Do not for one minute think that the above scenario, which became part of everyday life in the former German Democratic Republic under its allegedly socialist regime, could not happen in the United States. Consider that it happened there with over 95% of the population opposed to these practices, whereas the fear of terrorism which has gripped this country, driven by an administration which is using fear to bludgeon the mostly undereducated population into accepting its arguments for a need for increased surveillance, has conditioned people into believing that draconian security measures and clandestine wiretapping are a necessary part of life.

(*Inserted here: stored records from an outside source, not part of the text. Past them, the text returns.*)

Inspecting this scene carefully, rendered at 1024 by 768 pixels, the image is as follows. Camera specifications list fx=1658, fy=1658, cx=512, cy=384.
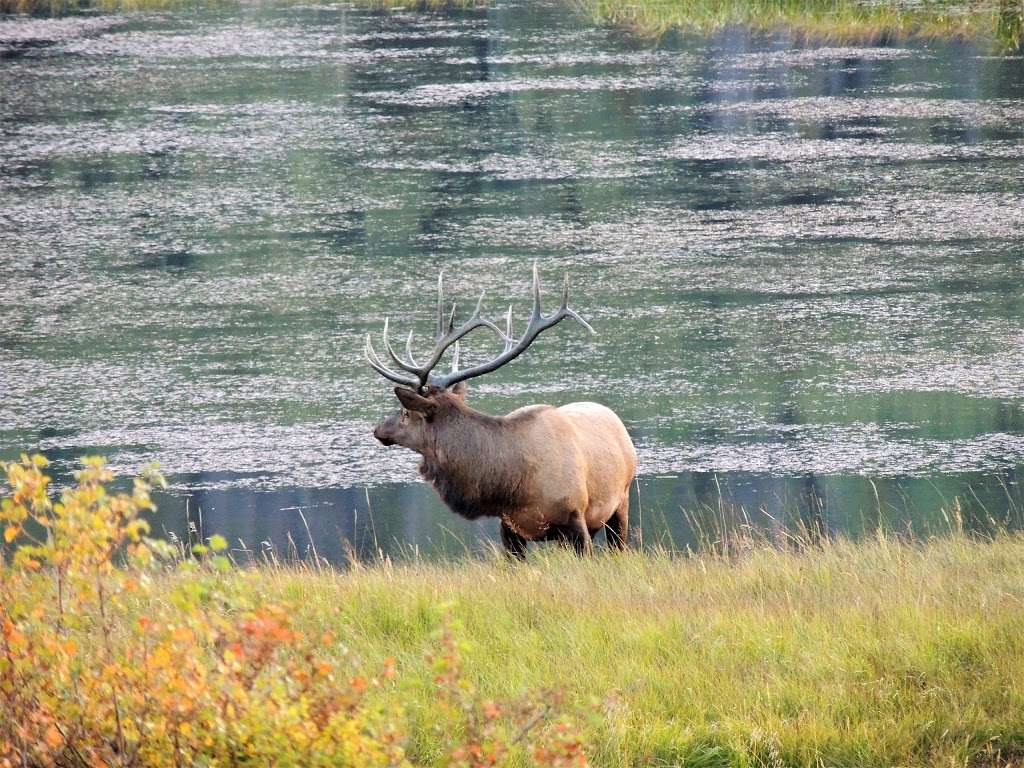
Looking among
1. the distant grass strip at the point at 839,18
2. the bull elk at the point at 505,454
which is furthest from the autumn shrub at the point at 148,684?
the distant grass strip at the point at 839,18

They are not. It is as unnecessary to live in fear of a terrorist attack as it is to worry every day that one might die of kidney failure. The instrument of fear is being wielded to control an already cowed population into accepting anything and everything and the non-occurrence of an event, of a terrorist attack, is being proclaimed by such media outlets as FOX News as being the success story brought about by an infringement of our rights as citizens. The America which represented freedom is slipping into a dark world of repressive government legislation disseminated by a cabal of power-hungry, despotic politicians and supported by a Justice Department which has lost all autonomy.
Articles of Impeachment should be drawn up for Bush and Cheney and Alberto Gonzales should be held accountable for perjury and thrown out of his job. Make no mistake; it is better to impeach than to sit back and allow the current trend to continue. The concern of many, that impeachment will not work because the vote will never pass the House, is erroneous. It is the constitutional duty of Congress to impeach and it is the duty of the American people to hold Congress accountable for upholding the Constitution. At worst it will stall this government and prevent it from dragging this country further into the abyss.